### Exercise goal:
Copy the listing below word for word, keeping every line from start to finish.

### Data rows:
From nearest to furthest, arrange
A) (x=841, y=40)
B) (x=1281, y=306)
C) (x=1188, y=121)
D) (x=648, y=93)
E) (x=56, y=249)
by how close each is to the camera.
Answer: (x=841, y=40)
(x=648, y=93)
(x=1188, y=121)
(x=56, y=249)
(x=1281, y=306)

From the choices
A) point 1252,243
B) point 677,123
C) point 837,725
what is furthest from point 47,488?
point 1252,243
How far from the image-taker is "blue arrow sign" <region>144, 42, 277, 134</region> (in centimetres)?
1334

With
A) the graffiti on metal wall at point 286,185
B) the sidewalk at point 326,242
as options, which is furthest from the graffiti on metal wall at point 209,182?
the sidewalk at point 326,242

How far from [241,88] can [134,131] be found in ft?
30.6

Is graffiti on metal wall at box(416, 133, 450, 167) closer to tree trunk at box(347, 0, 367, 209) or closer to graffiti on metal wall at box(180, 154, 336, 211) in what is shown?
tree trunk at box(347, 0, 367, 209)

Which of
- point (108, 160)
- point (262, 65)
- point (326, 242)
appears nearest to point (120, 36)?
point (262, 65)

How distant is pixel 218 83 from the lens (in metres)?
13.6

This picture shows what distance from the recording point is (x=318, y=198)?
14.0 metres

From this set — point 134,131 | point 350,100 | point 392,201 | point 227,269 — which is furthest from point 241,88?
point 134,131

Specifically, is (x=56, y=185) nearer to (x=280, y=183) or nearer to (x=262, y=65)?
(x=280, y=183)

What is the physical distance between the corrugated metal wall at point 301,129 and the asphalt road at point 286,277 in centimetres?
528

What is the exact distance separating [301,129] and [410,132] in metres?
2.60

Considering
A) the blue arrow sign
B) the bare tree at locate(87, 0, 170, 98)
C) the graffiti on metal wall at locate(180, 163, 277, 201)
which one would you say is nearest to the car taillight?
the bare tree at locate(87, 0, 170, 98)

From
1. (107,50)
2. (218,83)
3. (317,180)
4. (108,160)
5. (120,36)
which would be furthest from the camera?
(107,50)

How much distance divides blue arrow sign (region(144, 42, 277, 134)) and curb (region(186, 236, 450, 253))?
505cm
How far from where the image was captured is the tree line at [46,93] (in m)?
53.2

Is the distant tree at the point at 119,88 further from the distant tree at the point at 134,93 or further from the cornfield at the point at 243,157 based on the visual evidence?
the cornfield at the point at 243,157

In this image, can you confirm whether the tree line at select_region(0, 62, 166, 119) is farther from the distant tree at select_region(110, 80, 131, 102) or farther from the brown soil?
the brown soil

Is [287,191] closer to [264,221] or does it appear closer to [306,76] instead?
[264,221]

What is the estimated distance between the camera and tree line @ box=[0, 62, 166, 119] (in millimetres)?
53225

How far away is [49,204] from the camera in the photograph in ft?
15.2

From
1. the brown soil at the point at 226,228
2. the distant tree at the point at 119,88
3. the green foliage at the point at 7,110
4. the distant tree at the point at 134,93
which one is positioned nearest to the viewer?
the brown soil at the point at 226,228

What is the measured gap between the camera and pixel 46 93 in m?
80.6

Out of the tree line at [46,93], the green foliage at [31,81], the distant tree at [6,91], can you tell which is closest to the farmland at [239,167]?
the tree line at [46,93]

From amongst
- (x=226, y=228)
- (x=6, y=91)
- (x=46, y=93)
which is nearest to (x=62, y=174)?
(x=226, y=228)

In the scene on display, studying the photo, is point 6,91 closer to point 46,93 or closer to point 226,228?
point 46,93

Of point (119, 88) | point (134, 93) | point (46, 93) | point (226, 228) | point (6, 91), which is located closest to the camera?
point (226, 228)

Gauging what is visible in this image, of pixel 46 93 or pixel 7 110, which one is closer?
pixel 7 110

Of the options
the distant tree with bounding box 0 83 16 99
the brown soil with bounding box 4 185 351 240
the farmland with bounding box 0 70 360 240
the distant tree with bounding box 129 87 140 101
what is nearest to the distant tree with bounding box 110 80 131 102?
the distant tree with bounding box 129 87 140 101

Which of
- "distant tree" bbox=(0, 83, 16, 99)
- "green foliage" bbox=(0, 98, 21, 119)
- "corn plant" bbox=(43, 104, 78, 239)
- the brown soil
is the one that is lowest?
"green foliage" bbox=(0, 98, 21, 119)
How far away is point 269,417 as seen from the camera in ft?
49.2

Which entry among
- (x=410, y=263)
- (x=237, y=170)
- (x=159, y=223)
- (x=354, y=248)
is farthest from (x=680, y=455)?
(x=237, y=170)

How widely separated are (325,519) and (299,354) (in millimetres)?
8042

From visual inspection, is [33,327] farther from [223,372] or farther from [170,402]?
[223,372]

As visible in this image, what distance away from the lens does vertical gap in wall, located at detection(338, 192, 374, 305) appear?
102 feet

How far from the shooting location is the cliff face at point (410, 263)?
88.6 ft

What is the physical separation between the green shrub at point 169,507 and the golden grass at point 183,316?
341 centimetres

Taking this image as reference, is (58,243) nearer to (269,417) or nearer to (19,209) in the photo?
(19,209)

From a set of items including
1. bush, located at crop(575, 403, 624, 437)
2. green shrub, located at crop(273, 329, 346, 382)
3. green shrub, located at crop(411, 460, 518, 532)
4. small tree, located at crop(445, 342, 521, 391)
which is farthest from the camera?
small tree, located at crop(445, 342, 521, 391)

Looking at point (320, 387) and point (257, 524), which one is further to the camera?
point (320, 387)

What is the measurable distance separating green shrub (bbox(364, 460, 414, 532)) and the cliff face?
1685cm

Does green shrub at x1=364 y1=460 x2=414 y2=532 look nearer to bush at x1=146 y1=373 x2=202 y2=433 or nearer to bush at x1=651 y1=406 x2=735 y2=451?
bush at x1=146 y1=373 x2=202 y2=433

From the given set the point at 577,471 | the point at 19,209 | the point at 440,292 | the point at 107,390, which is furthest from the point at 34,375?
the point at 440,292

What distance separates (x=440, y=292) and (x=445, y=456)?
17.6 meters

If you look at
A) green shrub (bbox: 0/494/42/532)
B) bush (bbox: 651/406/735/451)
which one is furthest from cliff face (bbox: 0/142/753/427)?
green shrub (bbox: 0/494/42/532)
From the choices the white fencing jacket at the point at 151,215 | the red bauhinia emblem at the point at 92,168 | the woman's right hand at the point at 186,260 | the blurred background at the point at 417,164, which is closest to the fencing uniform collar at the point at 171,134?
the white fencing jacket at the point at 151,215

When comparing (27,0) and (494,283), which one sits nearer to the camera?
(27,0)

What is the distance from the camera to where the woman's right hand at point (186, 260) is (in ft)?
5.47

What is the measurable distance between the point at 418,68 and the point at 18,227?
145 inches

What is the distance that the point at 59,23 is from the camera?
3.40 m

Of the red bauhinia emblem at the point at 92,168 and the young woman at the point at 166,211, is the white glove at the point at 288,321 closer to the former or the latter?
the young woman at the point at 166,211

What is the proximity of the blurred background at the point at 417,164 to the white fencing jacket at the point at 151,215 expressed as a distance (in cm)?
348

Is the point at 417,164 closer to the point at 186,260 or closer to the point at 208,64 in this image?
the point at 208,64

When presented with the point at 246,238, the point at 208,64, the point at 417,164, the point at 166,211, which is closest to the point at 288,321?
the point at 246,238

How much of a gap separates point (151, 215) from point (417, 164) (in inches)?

### Correct answer:
From nearest to furthest, arrange
A) (x=841, y=40)
B) (x=1281, y=306)
C) (x=1188, y=121)
D) (x=648, y=93)
E) (x=56, y=249)
by how close each is to the camera.
Answer: (x=841, y=40)
(x=648, y=93)
(x=1188, y=121)
(x=56, y=249)
(x=1281, y=306)

From the choices
A) point 1252,243
B) point 677,123
C) point 837,725
what is furthest from point 47,488?
point 1252,243
How far from the image-taker is "blue arrow sign" <region>144, 42, 277, 134</region> (in centimetres)?
1334

With
A) the graffiti on metal wall at point 286,185
B) the sidewalk at point 326,242
as options, which is furthest from the graffiti on metal wall at point 209,182?
the sidewalk at point 326,242

How far from [241,88] can [134,131] be found in ft?
30.6

Is graffiti on metal wall at box(416, 133, 450, 167) closer to tree trunk at box(347, 0, 367, 209) or closer to graffiti on metal wall at box(180, 154, 336, 211) in what is shown?
tree trunk at box(347, 0, 367, 209)

Which of
- point (108, 160)
- point (262, 65)
- point (326, 242)
appears nearest to point (120, 36)?
point (262, 65)

How distant is pixel 218 83 from the lens (in metres)?
13.6

This picture shows what distance from the recording point is (x=318, y=198)?
14.0 metres

From this set — point 134,131 | point 350,100 | point 392,201 | point 227,269 — which is furthest from point 241,88?
point 134,131

Specifically, is (x=56, y=185) nearer to (x=280, y=183) or nearer to (x=262, y=65)?
(x=280, y=183)

What is the physical distance between the corrugated metal wall at point 301,129 and the asphalt road at point 286,277 in centimetres?
528

What is the exact distance separating [301,129] and [410,132] in metres?
2.60

Considering
A) the blue arrow sign
B) the bare tree at locate(87, 0, 170, 98)
C) the graffiti on metal wall at locate(180, 163, 277, 201)
which one would you say is nearest to the car taillight?
the bare tree at locate(87, 0, 170, 98)

From
1. (107,50)
2. (218,83)
3. (317,180)
4. (108,160)
5. (120,36)
which would be furthest from the camera?
(107,50)

How much distance divides blue arrow sign (region(144, 42, 277, 134)) and curb (region(186, 236, 450, 253))?
505cm
How far from where the image was captured is the tree line at [46,93] (in m)?
53.2

Is the distant tree at the point at 119,88 further from the distant tree at the point at 134,93 or further from the cornfield at the point at 243,157 based on the visual evidence?
the cornfield at the point at 243,157

In this image, can you confirm whether the tree line at select_region(0, 62, 166, 119) is farther from the distant tree at select_region(110, 80, 131, 102) or farther from the brown soil?
the brown soil

Is [287,191] closer to [264,221] or does it appear closer to [306,76] instead?
[264,221]

What is the estimated distance between the camera and tree line @ box=[0, 62, 166, 119] (in millimetres)?
53225

How far away is [49,204] from the camera in the photograph in ft?
15.2

From
1. the brown soil at the point at 226,228
2. the distant tree at the point at 119,88
3. the green foliage at the point at 7,110
4. the distant tree at the point at 134,93
which one is positioned nearest to the viewer?
the brown soil at the point at 226,228

What is the measured gap between the camera and pixel 46 93 in m?
80.6

Out of the tree line at [46,93], the green foliage at [31,81], the distant tree at [6,91], can you tell which is closest to the farmland at [239,167]?
the tree line at [46,93]

From amongst
- (x=226, y=228)
- (x=6, y=91)
- (x=46, y=93)
which is nearest to (x=62, y=174)?
(x=226, y=228)

In the scene on display, studying the photo, is point 6,91 closer to point 46,93 or closer to point 226,228?
point 46,93

Of point (119, 88) | point (134, 93) | point (46, 93) | point (226, 228) | point (6, 91), which is located closest to the camera?
point (226, 228)

Gauging what is visible in this image, of pixel 46 93 or pixel 7 110, which one is closer?
pixel 7 110

Of the options
the distant tree with bounding box 0 83 16 99
the brown soil with bounding box 4 185 351 240
the farmland with bounding box 0 70 360 240
the distant tree with bounding box 129 87 140 101
what is nearest to the distant tree with bounding box 110 80 131 102?
the distant tree with bounding box 129 87 140 101

Which of
- "distant tree" bbox=(0, 83, 16, 99)
- "green foliage" bbox=(0, 98, 21, 119)
- "corn plant" bbox=(43, 104, 78, 239)
- the brown soil
is the one that is lowest?
"green foliage" bbox=(0, 98, 21, 119)
How far away is point 269,417 as seen from the camera in ft?
49.2

Which entry among
- (x=410, y=263)
- (x=237, y=170)
- (x=159, y=223)
- (x=354, y=248)
is farthest from (x=680, y=455)?
(x=237, y=170)

How widely separated are (325,519) and (299,354) (in millimetres)?
8042

From visual inspection, is [33,327] farther from [223,372] or farther from [170,402]?
[223,372]

As visible in this image, what distance away from the lens does vertical gap in wall, located at detection(338, 192, 374, 305) appear?
102 feet

How far from the shooting location is the cliff face at point (410, 263)?
88.6 ft

What is the physical separation between the green shrub at point 169,507 and the golden grass at point 183,316?
341 centimetres

Taking this image as reference, is (58,243) nearer to (269,417) or nearer to (19,209) in the photo?
(19,209)

From a set of items including
1. bush, located at crop(575, 403, 624, 437)
2. green shrub, located at crop(273, 329, 346, 382)
3. green shrub, located at crop(411, 460, 518, 532)
4. small tree, located at crop(445, 342, 521, 391)
which is farthest from the camera?
small tree, located at crop(445, 342, 521, 391)

Looking at point (320, 387) and point (257, 524), which one is further to the camera?
point (320, 387)

What is the measurable distance separating green shrub (bbox(364, 460, 414, 532)) and the cliff face?
1685cm

Does green shrub at x1=364 y1=460 x2=414 y2=532 look nearer to bush at x1=146 y1=373 x2=202 y2=433 or nearer to bush at x1=651 y1=406 x2=735 y2=451?
bush at x1=146 y1=373 x2=202 y2=433

From the given set the point at 577,471 | the point at 19,209 | the point at 440,292 | the point at 107,390, which is furthest from the point at 34,375?
the point at 440,292

What distance separates (x=440, y=292) and (x=445, y=456)?
17.6 meters

If you look at
A) green shrub (bbox: 0/494/42/532)
B) bush (bbox: 651/406/735/451)
which one is furthest from cliff face (bbox: 0/142/753/427)?
green shrub (bbox: 0/494/42/532)
From the choices the white fencing jacket at the point at 151,215 | the red bauhinia emblem at the point at 92,168 | the woman's right hand at the point at 186,260 | the blurred background at the point at 417,164, which is closest to the fencing uniform collar at the point at 171,134?
the white fencing jacket at the point at 151,215

When comparing (27,0) and (494,283), which one sits nearer to the camera?
(27,0)

What is the distance from the camera to where the woman's right hand at point (186, 260) is (in ft)?
5.47

What is the measurable distance between the point at 418,68 and the point at 18,227?
145 inches

What is the distance that the point at 59,23 is from the camera?
3.40 m

Of the red bauhinia emblem at the point at 92,168 and the young woman at the point at 166,211, is the white glove at the point at 288,321 closer to the former or the latter?
the young woman at the point at 166,211

What is the proximity of the blurred background at the point at 417,164 to the white fencing jacket at the point at 151,215 expressed as a distance (in cm)?
348

Is the point at 417,164 closer to the point at 186,260 or closer to the point at 208,64 in this image?
the point at 208,64

When presented with the point at 246,238, the point at 208,64, the point at 417,164, the point at 166,211, which is closest to the point at 288,321?
the point at 246,238

How much of a gap separates point (151, 215) from point (417, 164) (in inches)?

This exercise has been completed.